START Data under study
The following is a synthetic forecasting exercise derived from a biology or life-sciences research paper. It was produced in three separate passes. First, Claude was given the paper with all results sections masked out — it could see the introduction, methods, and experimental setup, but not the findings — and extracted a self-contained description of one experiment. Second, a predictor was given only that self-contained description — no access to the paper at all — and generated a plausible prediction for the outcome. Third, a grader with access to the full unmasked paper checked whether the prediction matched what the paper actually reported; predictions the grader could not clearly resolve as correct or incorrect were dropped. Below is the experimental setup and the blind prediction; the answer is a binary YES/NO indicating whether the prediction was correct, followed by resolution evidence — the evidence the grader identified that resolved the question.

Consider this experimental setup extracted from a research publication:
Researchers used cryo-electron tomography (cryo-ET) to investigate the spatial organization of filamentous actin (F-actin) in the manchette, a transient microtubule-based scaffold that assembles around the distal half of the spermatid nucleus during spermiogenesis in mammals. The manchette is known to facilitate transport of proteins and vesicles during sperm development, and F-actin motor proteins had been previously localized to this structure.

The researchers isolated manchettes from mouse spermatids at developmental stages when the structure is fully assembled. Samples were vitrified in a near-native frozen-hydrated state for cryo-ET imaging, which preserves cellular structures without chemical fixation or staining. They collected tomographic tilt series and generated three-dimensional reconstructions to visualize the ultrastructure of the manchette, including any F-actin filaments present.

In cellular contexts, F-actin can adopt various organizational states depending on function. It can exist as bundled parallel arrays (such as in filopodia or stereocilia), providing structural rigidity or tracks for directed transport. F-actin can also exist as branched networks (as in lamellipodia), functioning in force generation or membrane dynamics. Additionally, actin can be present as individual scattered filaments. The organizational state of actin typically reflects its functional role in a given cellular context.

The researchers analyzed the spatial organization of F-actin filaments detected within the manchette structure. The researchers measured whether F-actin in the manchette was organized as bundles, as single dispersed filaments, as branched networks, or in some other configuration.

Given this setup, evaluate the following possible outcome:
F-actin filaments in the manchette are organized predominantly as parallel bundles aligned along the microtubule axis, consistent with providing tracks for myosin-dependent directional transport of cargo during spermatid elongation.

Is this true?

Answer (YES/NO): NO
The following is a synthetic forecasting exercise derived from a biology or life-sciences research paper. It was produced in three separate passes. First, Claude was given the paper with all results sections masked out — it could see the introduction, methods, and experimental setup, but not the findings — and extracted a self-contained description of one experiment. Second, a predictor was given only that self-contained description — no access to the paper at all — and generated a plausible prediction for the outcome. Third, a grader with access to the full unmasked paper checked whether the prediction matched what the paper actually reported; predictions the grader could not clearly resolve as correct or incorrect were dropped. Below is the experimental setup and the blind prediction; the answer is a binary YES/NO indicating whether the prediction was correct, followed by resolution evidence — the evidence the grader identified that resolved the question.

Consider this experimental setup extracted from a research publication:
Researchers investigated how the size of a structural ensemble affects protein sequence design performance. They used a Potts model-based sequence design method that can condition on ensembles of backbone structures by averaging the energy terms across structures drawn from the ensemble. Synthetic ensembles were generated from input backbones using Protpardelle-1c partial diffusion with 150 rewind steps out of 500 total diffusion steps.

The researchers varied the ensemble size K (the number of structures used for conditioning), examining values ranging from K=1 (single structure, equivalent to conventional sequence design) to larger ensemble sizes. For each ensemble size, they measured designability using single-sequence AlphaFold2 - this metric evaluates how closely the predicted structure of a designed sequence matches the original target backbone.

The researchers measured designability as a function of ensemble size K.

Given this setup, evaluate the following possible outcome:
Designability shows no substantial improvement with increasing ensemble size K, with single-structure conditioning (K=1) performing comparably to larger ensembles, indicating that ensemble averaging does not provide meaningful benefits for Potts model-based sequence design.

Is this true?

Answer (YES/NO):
END Data under study
» Problem: Where does the string "single" occur in the material? Copy every line where it does.

» Problem solution:
The researchers analyzed the spatial organization of F-actin filaments detected within the manchette structure. The researchers measured whether F-actin in the manchette was organized as bundles, as single dispersed filaments, as branched networks, or in some other configuration.
The researchers varied the ensemble size K (the number of structures used for conditioning), examining values ranging from K=1 (single structure, equivalent to conventional sequence design) to larger ensemble sizes. For each ensemble size, they measured designability using single-sequence AlphaFold2 - this metric evaluates how closely the predicted structure of a designed sequence matches the original target backbone.
Designability shows no substantial improvement with increasing ensemble size K, with single-structure conditioning (K=1) performing comparably to larger ensembles, indicating that ensemble averaging does not provide meaningful benefits for Potts model-based sequence design.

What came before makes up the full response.